Document passage >>
** BEGIN **
Re: Email from heads of Sutton and Wilson's schools

Post by tiffinboys »

pooziepuzzle wrote:I think they all used to give some indication before offer day if you were a top scorer. Certainly even after offer day the schools try to lure the top scorers. I know Wilsons last year wrote to boys who were offered a different higher choice school saying if they put their name on the Wilsons waiting list they would get a place!
Wilson letter was after the offer day, not between the results and the offer day. I am all in favour of giving results with scores and rank too. We would then know better how we stand.
loopylou
Posts: 403
Joined: Wed Feb 24, 2010 9:08 am

Re: Email from heads of Sutton and Wilson's schools

Post by loopylou »

A reoccurring problem is that parents don't always know how the equal preference system works in practice.
Even in other regions where they get far more information than we do, rumours persist that if a parent doesn't put a particular school first then they have less chance of a place than somebody who does put it first.
Schools can compound this worry when they correctly advise parents to list them first if they are the family's genuine first choice because they are much less clear in emphasising that, if your son has a top score for Wallington, he can have a place no matter where you list Wallington on your form. The only thing that would prevent him getting an offer from Wallington with a qualifying score is if you have listed another school even higher on your form that he also has a qualifying score for.

So in the year that Wallington sent out letters telling top scorers that they had a virtually guaranteed place, a lot of people were disappointed in March. They wrongly assumed from the letter that they had to list Wallington first to preserve their place. Then in March they found out that their son had also scored highly enough to have been offered Tiffins, SGS and Wilsons as well but of course none of those schools made them offers because, according to the form they had filled in, they preferred Wallington to all other schools.
** END **
Given information >>
** BEGIN **
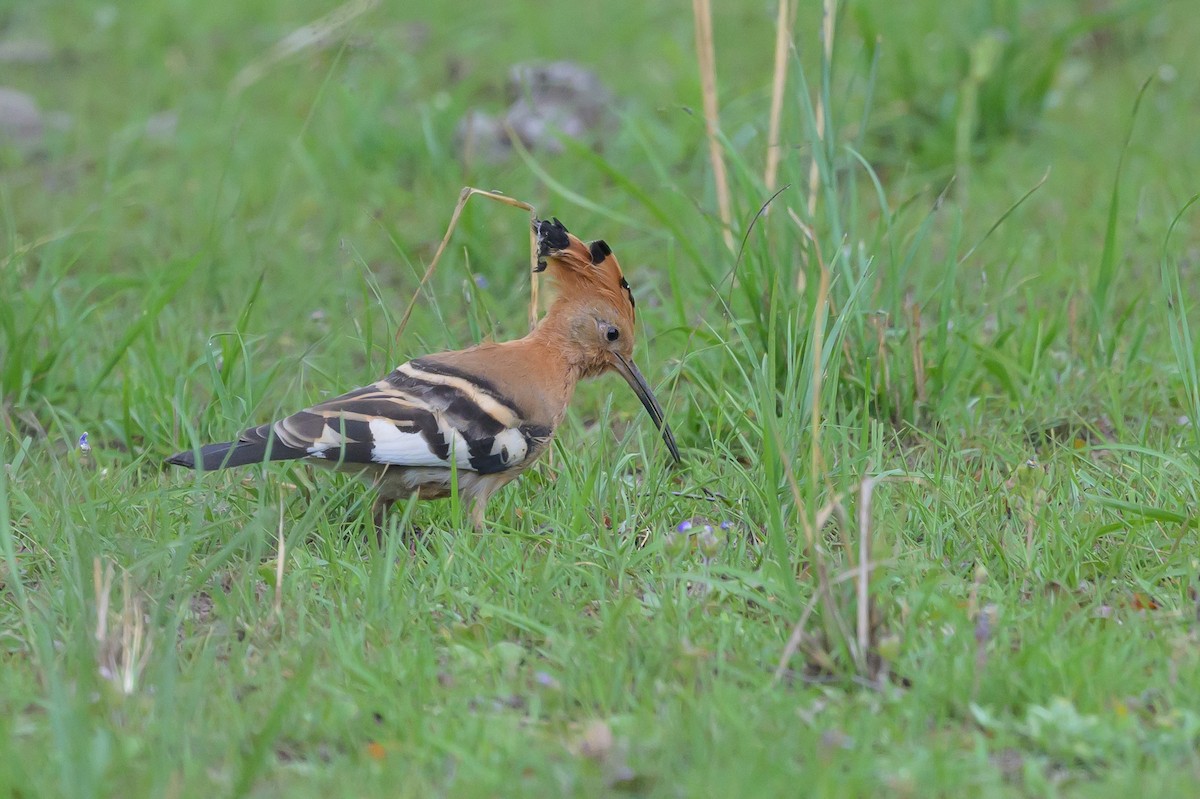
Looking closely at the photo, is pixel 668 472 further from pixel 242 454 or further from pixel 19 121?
pixel 19 121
** END **
Problem to work on >>
In the forum thread about school admissions, what did parents wrongly assume from the letter Wallington sent to top scorers? Rely only on the forum thread about school admissions, not on the material.

Answer to this task >>
They assumed they had to list Wallington first to preserve their place.